La France a-t-elle réellement besoin de plus d’énergies renouvelables ?

La loi sur la Transition énergétique vise comme objectif d’augmenter l’usage des énergies renouvelables dans le mix énergétique. Cependant, cette loi qui a pour finalité la lutte contre le réchauffement climatique peut, au contraire, accélérer la dégradation de l’environnement.

Pub

Le mix énergétique et les énergies renouvelables en France

La promotion de l’énergie renouvelable a pour finalité la production d’électricité à partir de sources écologiques. Certes, l’initiative semble louable, mais la réalité est tout autre.
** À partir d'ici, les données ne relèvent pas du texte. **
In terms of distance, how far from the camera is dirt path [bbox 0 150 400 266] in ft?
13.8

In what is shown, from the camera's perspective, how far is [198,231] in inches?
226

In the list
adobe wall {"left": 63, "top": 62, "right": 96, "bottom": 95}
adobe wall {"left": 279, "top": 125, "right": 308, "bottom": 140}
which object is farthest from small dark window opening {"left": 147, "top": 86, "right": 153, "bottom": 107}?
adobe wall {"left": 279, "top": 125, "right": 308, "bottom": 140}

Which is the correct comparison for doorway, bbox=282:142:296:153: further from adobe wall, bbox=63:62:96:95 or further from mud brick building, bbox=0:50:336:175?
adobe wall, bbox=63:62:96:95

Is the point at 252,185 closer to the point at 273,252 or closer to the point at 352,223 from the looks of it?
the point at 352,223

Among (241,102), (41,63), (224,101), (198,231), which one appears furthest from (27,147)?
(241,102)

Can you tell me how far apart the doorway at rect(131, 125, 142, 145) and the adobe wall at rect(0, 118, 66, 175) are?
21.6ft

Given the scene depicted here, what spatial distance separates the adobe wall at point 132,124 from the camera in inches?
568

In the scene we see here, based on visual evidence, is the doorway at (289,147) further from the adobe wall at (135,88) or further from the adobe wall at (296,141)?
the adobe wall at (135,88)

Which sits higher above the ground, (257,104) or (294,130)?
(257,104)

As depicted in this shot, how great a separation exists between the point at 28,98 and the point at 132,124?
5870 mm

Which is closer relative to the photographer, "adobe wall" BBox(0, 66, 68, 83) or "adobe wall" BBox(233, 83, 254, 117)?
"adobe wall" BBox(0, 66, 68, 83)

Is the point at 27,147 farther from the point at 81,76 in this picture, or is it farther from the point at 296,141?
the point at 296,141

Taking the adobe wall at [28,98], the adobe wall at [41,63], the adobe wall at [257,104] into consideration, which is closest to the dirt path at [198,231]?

L’engouement du gouvernement à l’égard de l’énergie durable s’explique par le fait qu’elle soit plus propre. Cependant, elle n’est pas écologique à 100 %. En effet, la création des éoliennes passe par des procédures polluantes. Il faut utiliser des métaux en guise de matières premières. Ces instruments doivent être extraits et importés. Après leur fabrication vient leur transport au moyen de gros camions émetteurs de CO2. Puis, une dalle en béton est construite avant de rattacher l’éolienne au réseau.

Ces procédures restent les mêmes dans le cadre de l’usage de panneaux solaires. Selon le GIEC (Groupe d’experts intergouvernemental sur l’évolution du climat), produire 1 kWh d’électricité avec une éolienne correspond à une émission de 11 g de CO2 dans l’atmosphère. Produire 1 kWh d’électricité avec des panneaux solaires revient à générer 48 g de CO2. Certes, ces taux d’émissions sont relativement faibles par rapport à l’usage du charbon (820 g par kWh). Néanmoins, les ressources renouvelables sont tout aussi polluantes.

L’électricité française avec l’usage du nucléaire

À l’heure actuelle, la France mise encore sur l’énergie nucléaire pour produire de l’électricité. Or, selon le GIEC, une production de 1 kWh d’énergie nucléaire n’engendre qu’une émission de 12 g de CO2. En d’autres termes, les centrales sont considérablement moins polluantes que les éoliennes. Évidemment, ce chiffre prend en compte la pollution relative à la construction des centrales et à l’extraction de l’uranium.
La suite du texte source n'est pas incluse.